What I Wish I’d Known Before Travelling SE Asia as a 19-Year-Old Girl

Nobody really prepares you. You watch a few YouTube videos, join a Facebook group, and then you’re standing in Suvarnabhumi Airport at 11pm wondering what you were thinking.

Here’s what I actually wish someone had told me:

1. Solo travel is safe — but trust your gut, always. I travelled partly solo and partly with a friend. Both felt safe the majority of the time. Thailand especially has an incredibly well-worn tourist trail with thousands of young women doing exactly what I was doing. That said — I always let someone know where I was staying, shared my location with family back home, and if something felt off, I left. No explanation needed.

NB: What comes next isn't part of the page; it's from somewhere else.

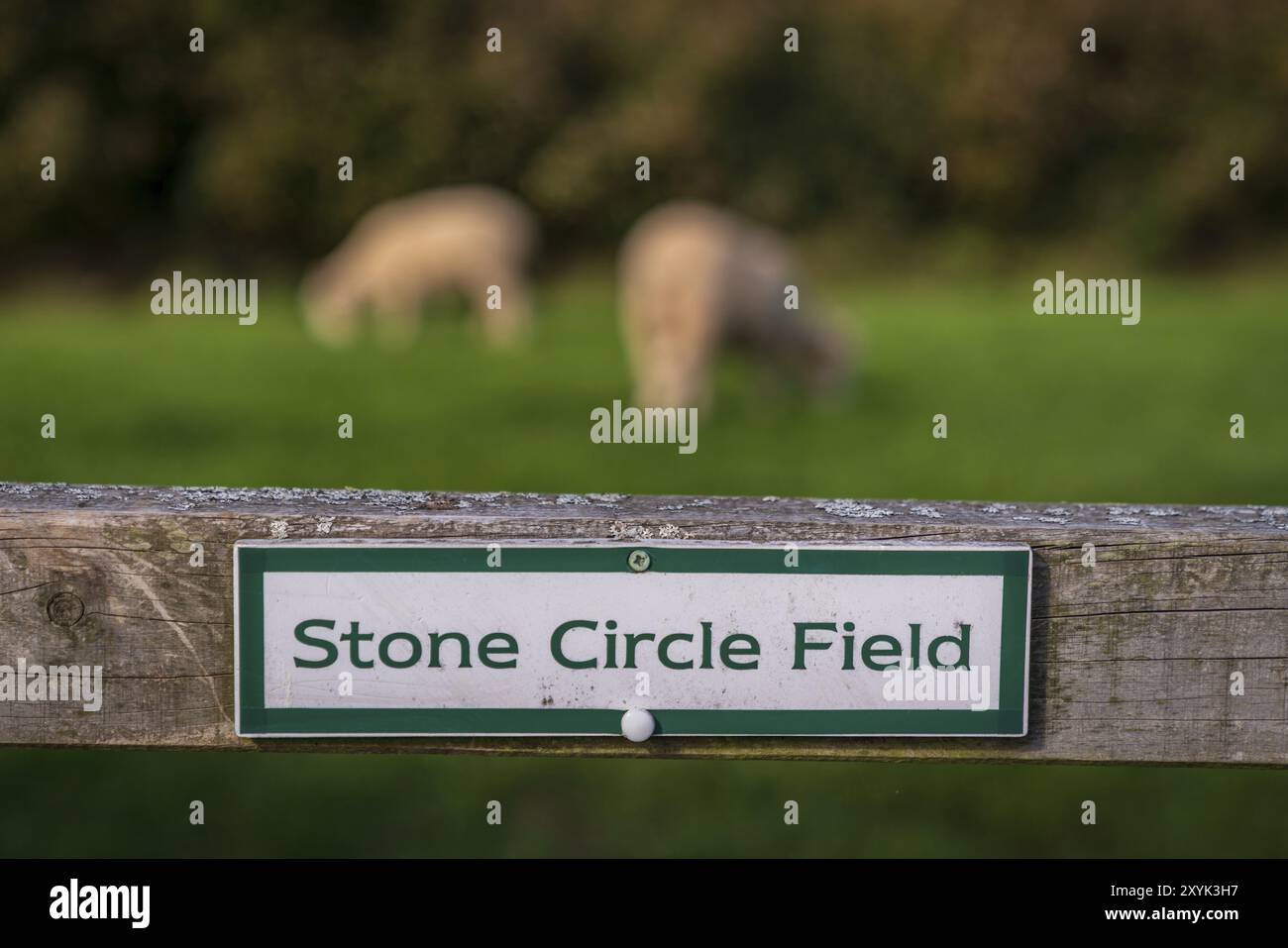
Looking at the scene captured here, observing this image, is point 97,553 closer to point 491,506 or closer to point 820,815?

2. Book your first two nights before you land. Just those two. After that you’ll have your bearings and can be flexible. But arriving in a new country tired from a long-haul flight without somewhere confirmed to sleep is genuinely stressful. Don’t do it to yourself.

3. Carry small notes everywhere. ATMs in SE Asia sometimes charge fees, and a lot of local stalls are cash-only. Keep a small float of local currency on you at all times.

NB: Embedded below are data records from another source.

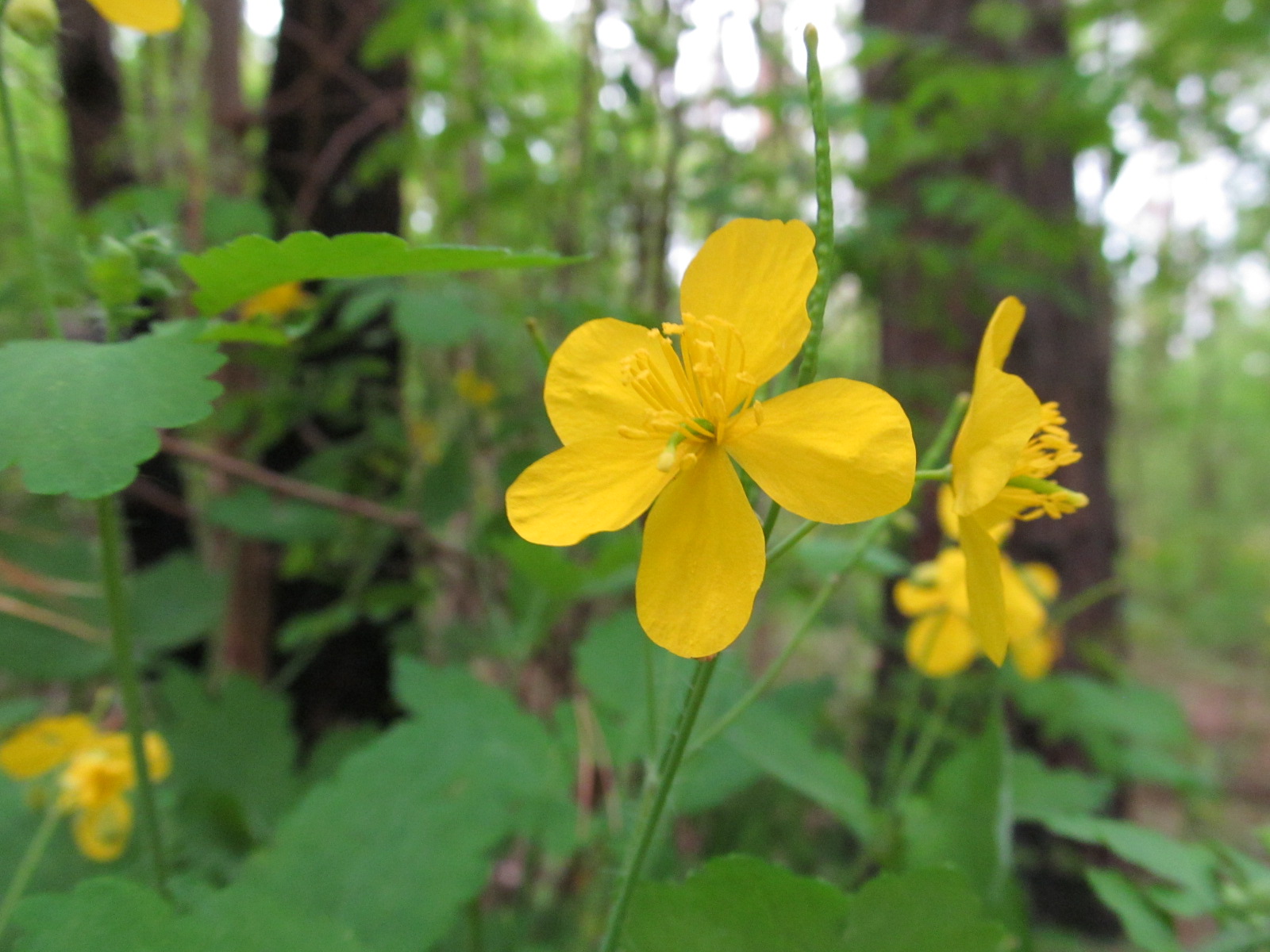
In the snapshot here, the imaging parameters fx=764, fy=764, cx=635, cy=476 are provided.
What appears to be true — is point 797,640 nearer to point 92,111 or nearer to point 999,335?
point 999,335

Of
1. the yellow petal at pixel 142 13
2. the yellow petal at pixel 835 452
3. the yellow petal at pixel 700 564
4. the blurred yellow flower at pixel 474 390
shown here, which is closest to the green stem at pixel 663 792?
the yellow petal at pixel 700 564

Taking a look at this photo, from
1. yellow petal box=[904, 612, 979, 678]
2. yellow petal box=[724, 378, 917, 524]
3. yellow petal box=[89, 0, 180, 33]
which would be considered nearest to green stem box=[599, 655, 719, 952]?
yellow petal box=[724, 378, 917, 524]

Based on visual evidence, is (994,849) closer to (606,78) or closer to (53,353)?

4. The tourist price is often fine — but know when you’re being overcharged. A tuk-tuk driver quoting you double the local price isn’t offensive, it’s just business. Know rough prices before you get in, say a fair number confidently, and smile. Most of the time it works.

5. Pack less than you think you need. I overpacked embarrassingly. You can buy almost anything you forget in Thailand for cheaper than you’d pay at home. A light backpack changes everything.

6. The best moments are always off-plan. The Chiang Mai Secret Garden — I stumbled across it. The boat on Cheow Lan Lake — a recommendation from someone in a hostel. Rigid itineraries kill the magic of SE Asia. Leave gaps.

7. Get travel insurance. Seriously. I know it feels like an unnecessary cost when you’re trying to travel on a budget. It’s not. One hospital visit, one cancelled flight, one stolen phone — the insurance pays for itself ten times over. Don’t be the person who skips it.